Re: Objection to HTMLWG ISSUE-144 Change Proposal #2 (keep u non-conforming) from Ian Hickson on 2011-04-04 (www-archive@w3.org from April 2011)

From: Ian Hickson <ian@hixie.ch>
Date: Mon, 4 Apr 2011 05:51:20 +0000 (UTC)
To: www-archive@w3.org
Message-ID: <Pine.LNX.4.64.1104031720450.25791@ps20323.dreamhostps.com>
On Fri, 1 Apr 2011, Aryeh Gregor wrote:
>
> The primary use-case for <u> is presentational markup, such as in 
> WYSIWYG editors, or when your client tells you "I want that text 
> underlined over there" and you aren't being paid to give him a lecture 
> on the importance of media independence.

This use case is already handled by CSS.

Underlining should not be encouraged since it conflicts with the 
de-facto hyperlink affordance.

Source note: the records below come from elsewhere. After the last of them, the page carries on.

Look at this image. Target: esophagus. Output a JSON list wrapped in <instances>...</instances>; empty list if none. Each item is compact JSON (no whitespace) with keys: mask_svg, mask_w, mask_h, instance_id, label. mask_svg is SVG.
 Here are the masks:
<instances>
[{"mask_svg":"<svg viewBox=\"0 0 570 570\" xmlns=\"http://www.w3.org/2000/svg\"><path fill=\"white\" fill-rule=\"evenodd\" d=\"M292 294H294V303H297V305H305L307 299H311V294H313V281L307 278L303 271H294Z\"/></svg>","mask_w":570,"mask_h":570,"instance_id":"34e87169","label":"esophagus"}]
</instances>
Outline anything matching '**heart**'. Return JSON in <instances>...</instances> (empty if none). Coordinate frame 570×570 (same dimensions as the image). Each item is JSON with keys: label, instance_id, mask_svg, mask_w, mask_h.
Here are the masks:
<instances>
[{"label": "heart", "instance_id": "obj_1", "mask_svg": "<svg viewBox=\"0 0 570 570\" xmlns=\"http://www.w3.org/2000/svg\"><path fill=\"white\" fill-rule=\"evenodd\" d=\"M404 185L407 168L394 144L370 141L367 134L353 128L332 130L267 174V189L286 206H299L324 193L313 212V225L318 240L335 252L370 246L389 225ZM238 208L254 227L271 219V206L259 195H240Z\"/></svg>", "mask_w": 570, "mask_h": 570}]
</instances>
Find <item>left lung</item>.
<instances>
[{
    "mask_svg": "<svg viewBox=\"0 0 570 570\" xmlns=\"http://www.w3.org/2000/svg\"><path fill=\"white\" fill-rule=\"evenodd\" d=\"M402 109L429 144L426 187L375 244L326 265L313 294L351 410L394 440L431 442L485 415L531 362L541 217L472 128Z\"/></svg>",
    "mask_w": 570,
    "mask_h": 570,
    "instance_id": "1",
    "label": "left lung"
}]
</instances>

Therefore we should not have an element 
whose entire purpose is this presentation, even if we should have 
presentational markup, which we should not for reasons discussed 
elsewhere.


> The claim that if we make <u> conforming we should also make <font> 
> <big> etc. etc. etc. conforming does not address the extensive rebuttal 
> of this argument that I wrote for the other change proposal (beginning 
> "<u> should not be invalid just because . . .").  I won't repeat it 
> here, but to summarize the most important points: the length savings of 
> <u> are greater than for most of the listed elements

<u> as proposed has essentially the same meaning as <i>, and there is no 
length saving between the "u" and "i".


> <u> is much more similar to <b> and <i> than to the non-conforming 
> elements listed

Indeed it is so similar that it is an unnecessary addition. The use case 
of "stylistically offset" is already entirely handled by <i>.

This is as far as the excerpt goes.